» **BRIEF**
Reproduce exactly the lines of this material that begin at the line with "17318 21st Avenue" and end at the line with "173/116 Maroubra Road, Maroubra NSW 2035", both included. Omit the pictures and everything else.

» **RECORDS FOR THE TASK**
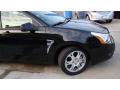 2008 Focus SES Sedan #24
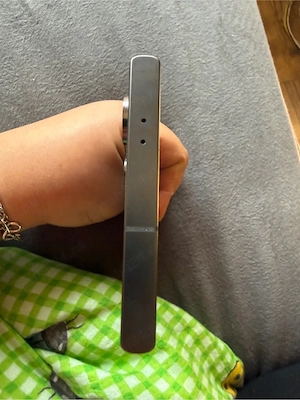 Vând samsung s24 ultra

--

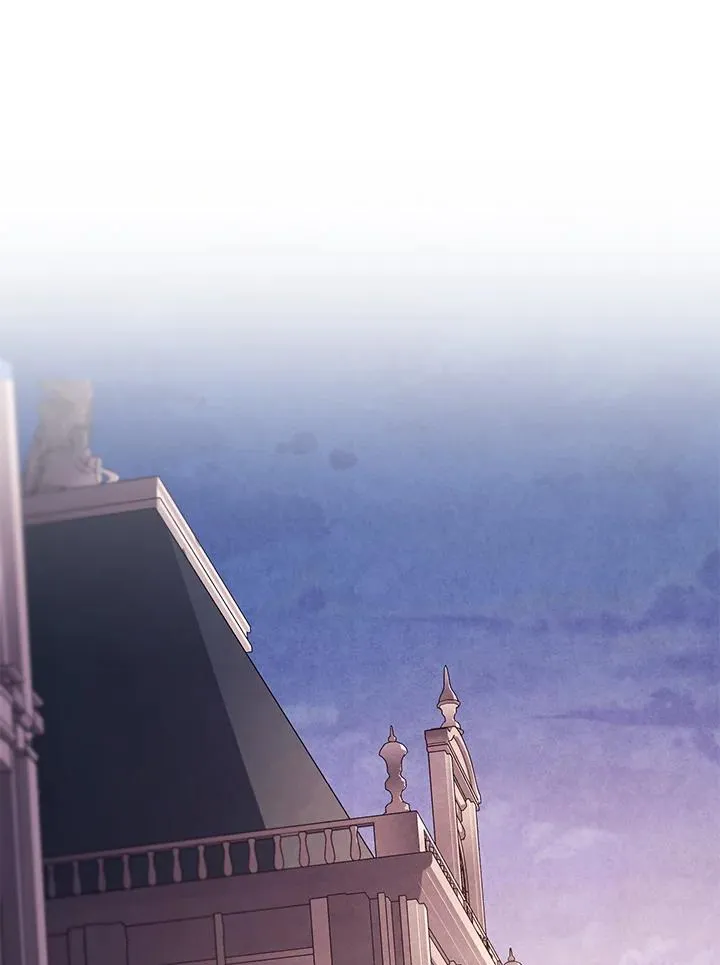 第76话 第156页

---

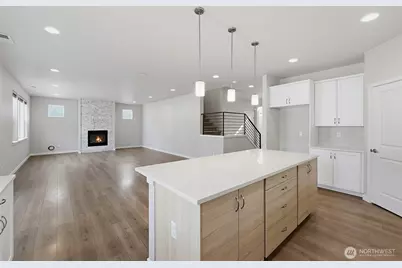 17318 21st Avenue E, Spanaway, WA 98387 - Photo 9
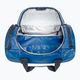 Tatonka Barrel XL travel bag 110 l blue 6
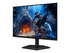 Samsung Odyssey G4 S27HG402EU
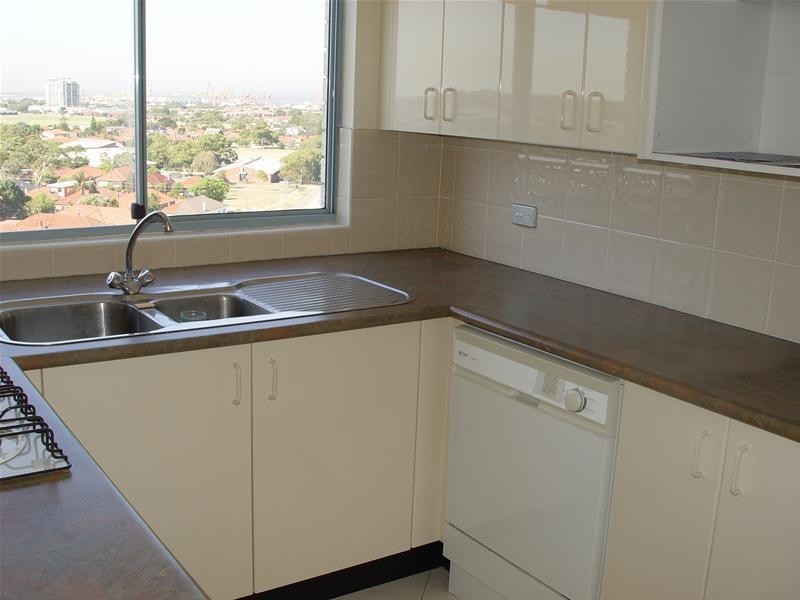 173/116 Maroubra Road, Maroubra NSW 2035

» **RESPONSE AREA**
 17318 21st Avenue E, Spanaway, WA 98387 - Photo 9
 Tatonka Barrel XL travel bag 110 l blue 6
 Samsung Odyssey G4 S27HG402EU
 173/116 Maroubra Road, Maroubra NSW 2035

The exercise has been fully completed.